For my last “one bag” trip, I used a laundry service midway, because I spent half of the trip in just one place–Beja, Portugal. This trip, however, I will wash as I go, because over 19 days, we will be staying in 8 different hotels. This also took some serious retooling of my laundry aids. The expandable clothes line I packed last time was pretty worthless when I couldn’t find two suitable attachment points that would also allow me use of the bathroom (thus the need for laundry service).

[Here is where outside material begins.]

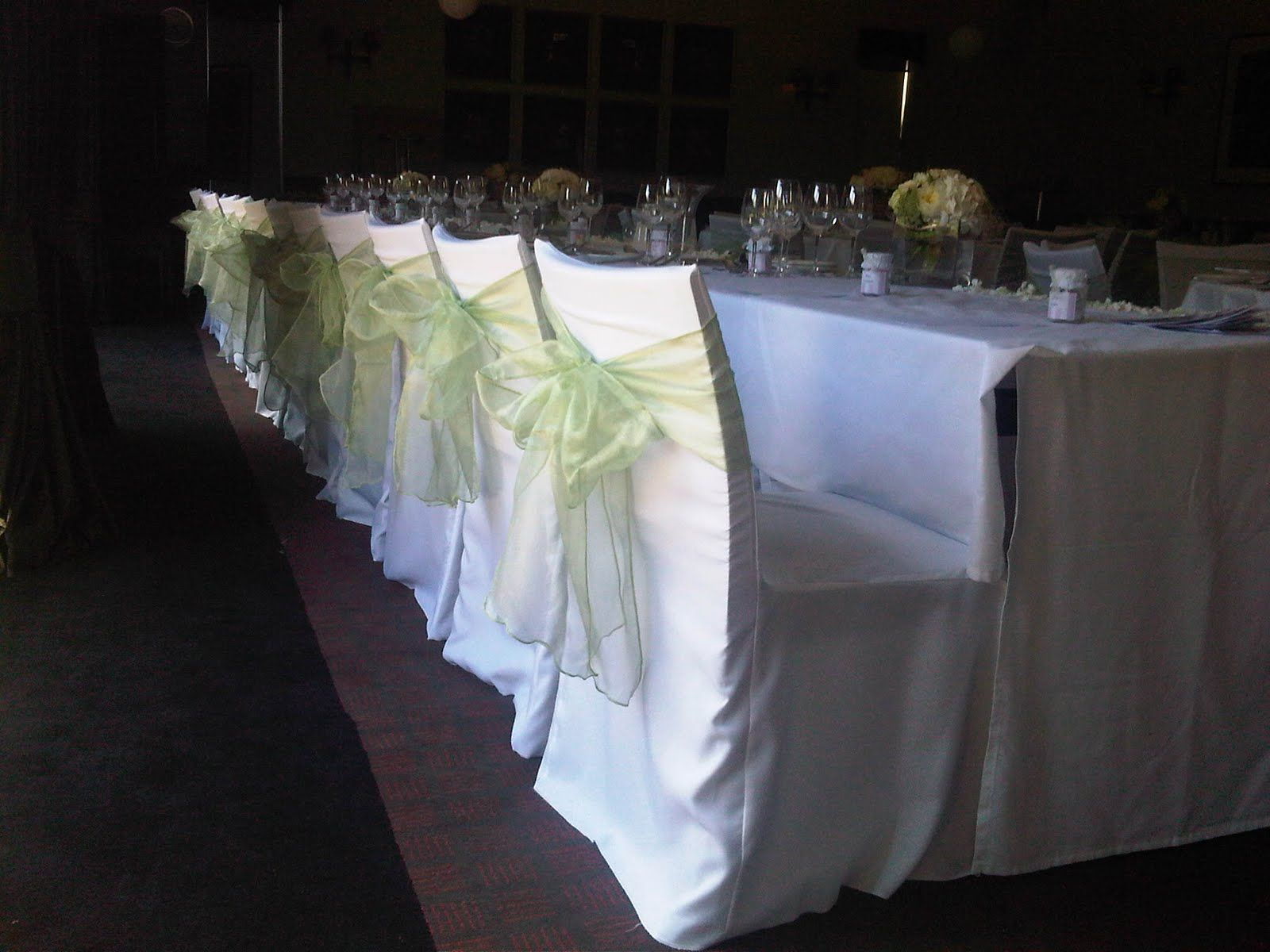 Sage Organza chair sashes over White chair covers our decorator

What I had never done before is something that bloggers Terri and James of Gallivance recommend: try living out of the bag for a week. Of course, they were preparing for an around the world trip lasting several months, while I’m just going to one country for less than three weeks, so I didn’t feel the need to literally live out of my bag. Instead, what I HAVE been doing is limiting myself to the clothes that I plan on taking and washing them out in the sink. So far so good. My LL Bean travel pants have been drying in less than 8 hours!
Some travelers swear by packing cubes. In the past, I relied on my jumbo zip lock bags instead and they have served me well, but this time I decided to give a packing cube a try. This cube opens on both sides, and is divided into two compartments–perfect for stashing things that I will be using on a daily basis. To my surprise, I was able to fit pajamas, underwear, toiletry bag and laundry supplies, plus a few small items–jewelry and scarves. So, I can pull this out in every hotel, and I have the equivalent of two bureau drawers. Take a look.
Best of all, it fits nicely into my carry on, leaving just enough room for everything else. If you are interested in what I was able to jam into my bag, here’s a link to the Google spreadsheet.
Of course, this list could come in handy in the event that my luggage is lost. (Which it was, briefly, on my trip to Portugal and Spain earlier this year.)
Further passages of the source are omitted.